*Description of the task:* Copy out exactly the lines from the one containing "From the brown" through the end of the records, and no pictures.

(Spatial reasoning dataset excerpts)
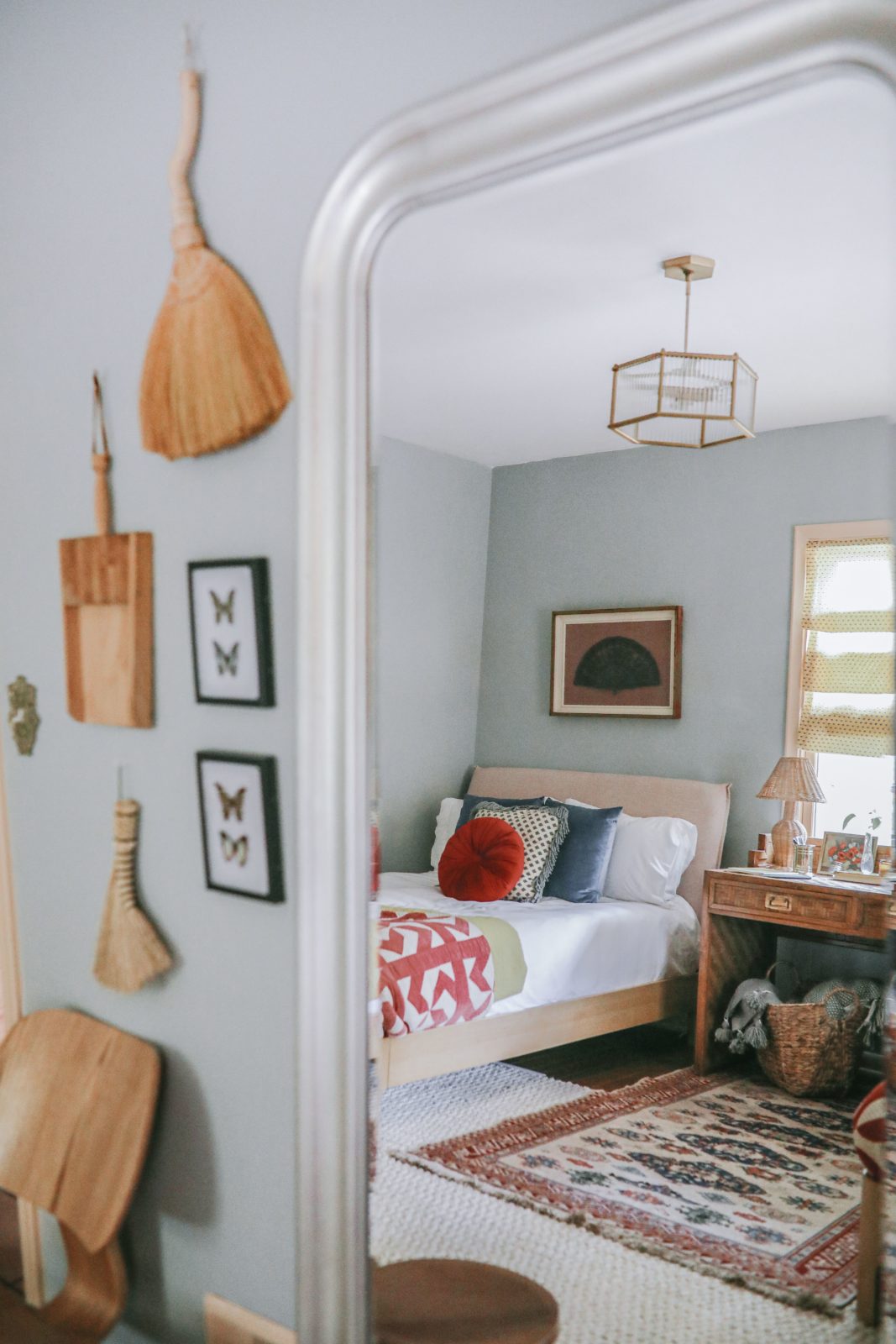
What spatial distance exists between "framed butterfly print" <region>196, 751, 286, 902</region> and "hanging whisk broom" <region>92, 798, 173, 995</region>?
0.18m

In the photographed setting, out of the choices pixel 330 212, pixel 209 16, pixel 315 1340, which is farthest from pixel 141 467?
pixel 315 1340

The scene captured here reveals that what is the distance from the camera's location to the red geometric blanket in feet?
6.40

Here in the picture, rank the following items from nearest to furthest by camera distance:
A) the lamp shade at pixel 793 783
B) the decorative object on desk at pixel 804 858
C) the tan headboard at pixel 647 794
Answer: the decorative object on desk at pixel 804 858 → the lamp shade at pixel 793 783 → the tan headboard at pixel 647 794

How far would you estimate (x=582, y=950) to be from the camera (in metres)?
3.09

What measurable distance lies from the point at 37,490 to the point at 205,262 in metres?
0.63

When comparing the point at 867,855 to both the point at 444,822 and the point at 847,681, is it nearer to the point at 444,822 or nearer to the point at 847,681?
the point at 847,681

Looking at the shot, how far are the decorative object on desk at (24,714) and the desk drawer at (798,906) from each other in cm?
139

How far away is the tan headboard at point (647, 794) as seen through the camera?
200 cm

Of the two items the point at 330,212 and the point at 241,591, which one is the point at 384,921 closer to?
the point at 241,591

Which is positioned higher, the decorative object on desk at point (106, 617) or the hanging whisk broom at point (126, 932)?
the decorative object on desk at point (106, 617)

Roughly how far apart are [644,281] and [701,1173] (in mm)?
1649

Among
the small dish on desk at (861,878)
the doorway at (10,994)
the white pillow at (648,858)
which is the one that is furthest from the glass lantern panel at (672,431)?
the doorway at (10,994)

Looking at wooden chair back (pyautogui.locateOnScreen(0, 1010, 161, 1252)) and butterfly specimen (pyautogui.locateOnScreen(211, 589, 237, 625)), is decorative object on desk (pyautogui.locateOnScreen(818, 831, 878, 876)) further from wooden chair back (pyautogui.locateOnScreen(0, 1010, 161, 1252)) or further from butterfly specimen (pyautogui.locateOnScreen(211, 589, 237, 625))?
wooden chair back (pyautogui.locateOnScreen(0, 1010, 161, 1252))

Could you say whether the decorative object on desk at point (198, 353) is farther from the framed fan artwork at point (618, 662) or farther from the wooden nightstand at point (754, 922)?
the wooden nightstand at point (754, 922)
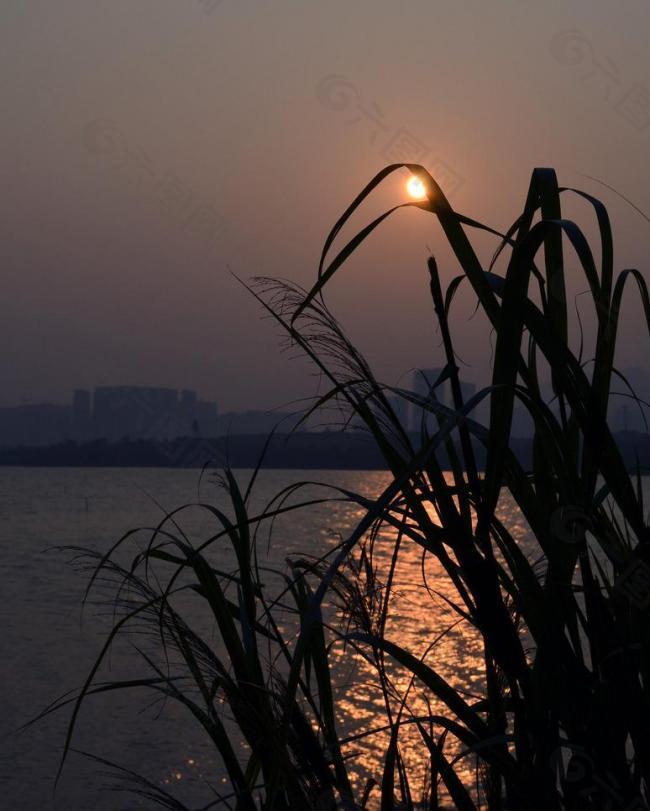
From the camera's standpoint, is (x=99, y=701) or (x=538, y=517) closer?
(x=538, y=517)

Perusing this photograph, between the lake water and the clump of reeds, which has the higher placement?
the clump of reeds

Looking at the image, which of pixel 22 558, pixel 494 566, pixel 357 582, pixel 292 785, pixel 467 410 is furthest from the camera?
pixel 22 558

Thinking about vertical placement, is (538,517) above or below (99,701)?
above

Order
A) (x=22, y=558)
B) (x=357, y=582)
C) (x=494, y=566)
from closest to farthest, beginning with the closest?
(x=494, y=566)
(x=357, y=582)
(x=22, y=558)

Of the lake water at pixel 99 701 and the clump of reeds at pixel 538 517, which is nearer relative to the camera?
the clump of reeds at pixel 538 517

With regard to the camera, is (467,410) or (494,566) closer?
(467,410)

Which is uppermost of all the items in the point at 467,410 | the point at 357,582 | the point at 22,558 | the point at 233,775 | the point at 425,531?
the point at 467,410

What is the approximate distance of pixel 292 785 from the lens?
5.09ft

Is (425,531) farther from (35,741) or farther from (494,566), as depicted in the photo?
(35,741)

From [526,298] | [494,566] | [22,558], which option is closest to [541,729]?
[494,566]

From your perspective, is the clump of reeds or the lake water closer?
the clump of reeds

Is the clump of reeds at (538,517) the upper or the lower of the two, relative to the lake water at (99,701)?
upper

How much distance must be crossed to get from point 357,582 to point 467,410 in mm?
640

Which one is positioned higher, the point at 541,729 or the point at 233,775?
the point at 541,729
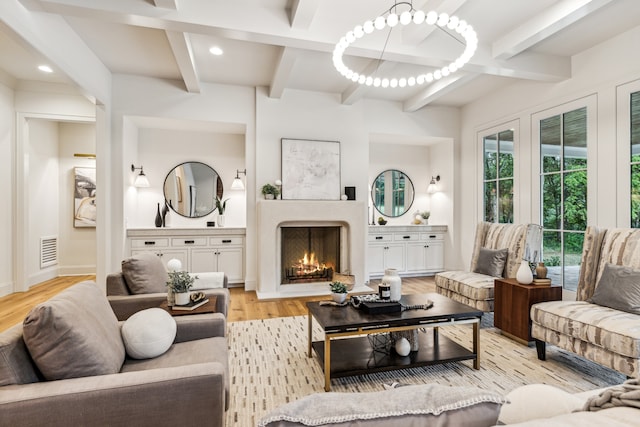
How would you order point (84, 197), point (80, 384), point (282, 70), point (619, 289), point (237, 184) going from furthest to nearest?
point (84, 197)
point (237, 184)
point (282, 70)
point (619, 289)
point (80, 384)

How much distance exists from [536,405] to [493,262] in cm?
346

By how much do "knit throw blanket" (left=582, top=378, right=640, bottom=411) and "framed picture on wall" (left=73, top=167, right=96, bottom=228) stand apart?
22.2 ft

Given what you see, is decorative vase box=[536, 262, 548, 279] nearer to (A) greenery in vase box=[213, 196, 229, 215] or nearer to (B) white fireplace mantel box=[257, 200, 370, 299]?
(B) white fireplace mantel box=[257, 200, 370, 299]

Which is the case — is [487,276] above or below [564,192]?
below

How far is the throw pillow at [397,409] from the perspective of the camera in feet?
2.03

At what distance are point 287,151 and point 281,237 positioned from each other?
1.31 meters

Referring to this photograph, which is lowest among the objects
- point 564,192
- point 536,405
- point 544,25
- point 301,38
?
→ point 536,405

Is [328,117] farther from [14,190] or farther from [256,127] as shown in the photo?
[14,190]

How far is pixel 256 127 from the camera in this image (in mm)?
4988

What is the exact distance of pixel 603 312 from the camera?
243 centimetres

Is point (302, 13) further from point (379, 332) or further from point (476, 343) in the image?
point (476, 343)

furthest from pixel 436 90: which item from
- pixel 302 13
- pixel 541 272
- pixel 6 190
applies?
pixel 6 190

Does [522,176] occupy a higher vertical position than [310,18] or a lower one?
lower

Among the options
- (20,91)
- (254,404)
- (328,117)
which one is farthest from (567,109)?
(20,91)
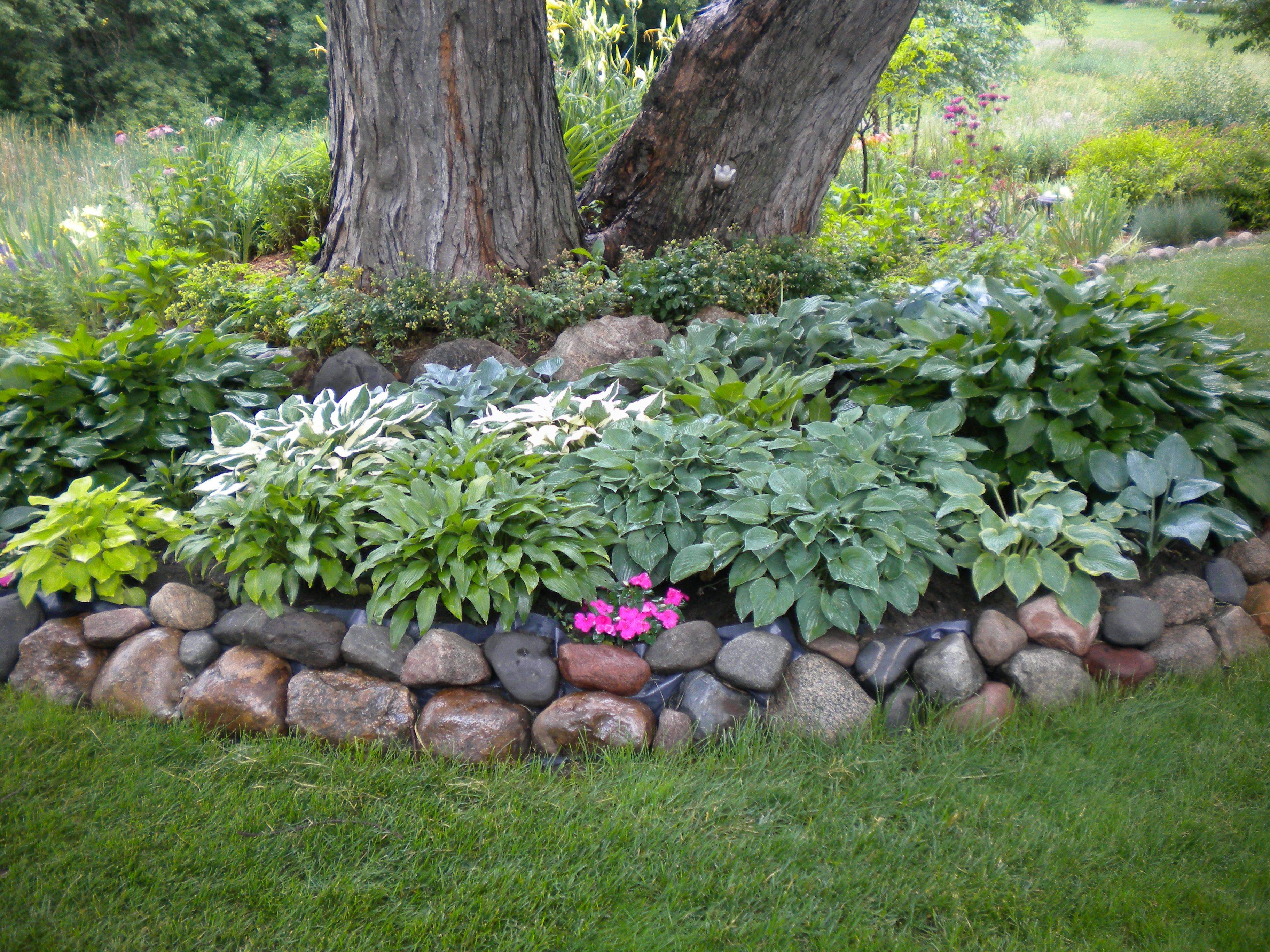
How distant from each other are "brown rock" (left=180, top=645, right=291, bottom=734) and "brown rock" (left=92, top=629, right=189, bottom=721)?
6 cm

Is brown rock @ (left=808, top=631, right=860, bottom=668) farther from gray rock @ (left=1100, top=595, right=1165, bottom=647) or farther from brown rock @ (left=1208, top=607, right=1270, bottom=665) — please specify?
brown rock @ (left=1208, top=607, right=1270, bottom=665)

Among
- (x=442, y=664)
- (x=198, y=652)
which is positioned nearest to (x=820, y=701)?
(x=442, y=664)

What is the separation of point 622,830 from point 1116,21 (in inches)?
1046

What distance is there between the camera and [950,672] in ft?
8.29

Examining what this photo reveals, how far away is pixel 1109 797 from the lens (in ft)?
7.29

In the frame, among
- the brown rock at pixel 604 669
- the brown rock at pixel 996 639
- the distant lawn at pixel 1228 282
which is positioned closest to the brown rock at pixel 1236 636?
the brown rock at pixel 996 639

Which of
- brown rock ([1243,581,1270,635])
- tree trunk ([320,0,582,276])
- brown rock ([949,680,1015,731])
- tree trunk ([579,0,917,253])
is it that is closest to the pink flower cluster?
brown rock ([949,680,1015,731])

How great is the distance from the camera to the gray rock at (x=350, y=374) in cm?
382

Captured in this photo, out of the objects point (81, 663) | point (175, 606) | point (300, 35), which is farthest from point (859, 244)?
point (300, 35)

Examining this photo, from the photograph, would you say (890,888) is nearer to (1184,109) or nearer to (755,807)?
(755,807)

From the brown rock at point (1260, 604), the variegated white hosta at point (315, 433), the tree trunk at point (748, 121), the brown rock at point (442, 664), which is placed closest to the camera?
the brown rock at point (442, 664)

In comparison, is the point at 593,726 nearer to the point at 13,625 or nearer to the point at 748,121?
the point at 13,625

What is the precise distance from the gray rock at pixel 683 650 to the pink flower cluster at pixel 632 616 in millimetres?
53

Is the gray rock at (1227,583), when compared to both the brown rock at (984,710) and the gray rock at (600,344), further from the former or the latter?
the gray rock at (600,344)
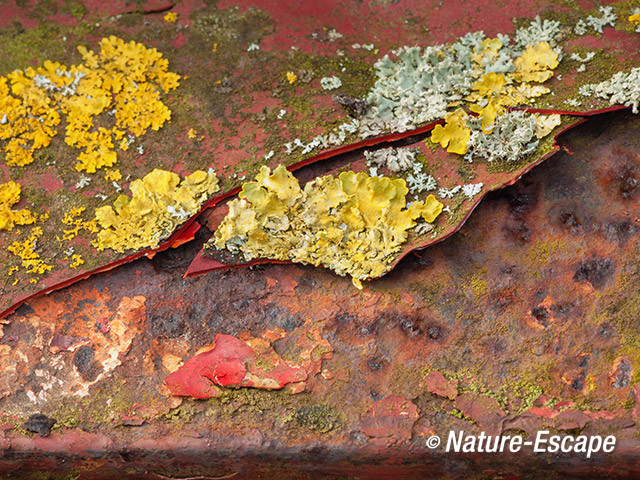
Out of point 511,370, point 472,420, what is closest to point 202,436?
point 472,420

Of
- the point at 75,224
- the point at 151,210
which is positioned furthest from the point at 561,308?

*Solution to this exercise:*
From the brown rock at point (1260, 604), the variegated white hosta at point (315, 433), the tree trunk at point (748, 121), the brown rock at point (442, 664), which is placed closest to the camera?
the brown rock at point (442, 664)

In comparison, is the point at 593,726 nearer to the point at 13,625 or nearer to the point at 748,121?
the point at 13,625

What is the precise distance from the gray rock at pixel 683 650 to the pink flower cluster at pixel 632 616 in millimetres?
53

Is the gray rock at (1227,583), when compared to both the brown rock at (984,710) and the gray rock at (600,344), further from the former or the latter?
the gray rock at (600,344)
Out of point 511,370, point 472,420, what is closest to point 202,436?
point 472,420

Of
- the point at 75,224
- the point at 151,210
which is positioned furthest from the point at 561,308?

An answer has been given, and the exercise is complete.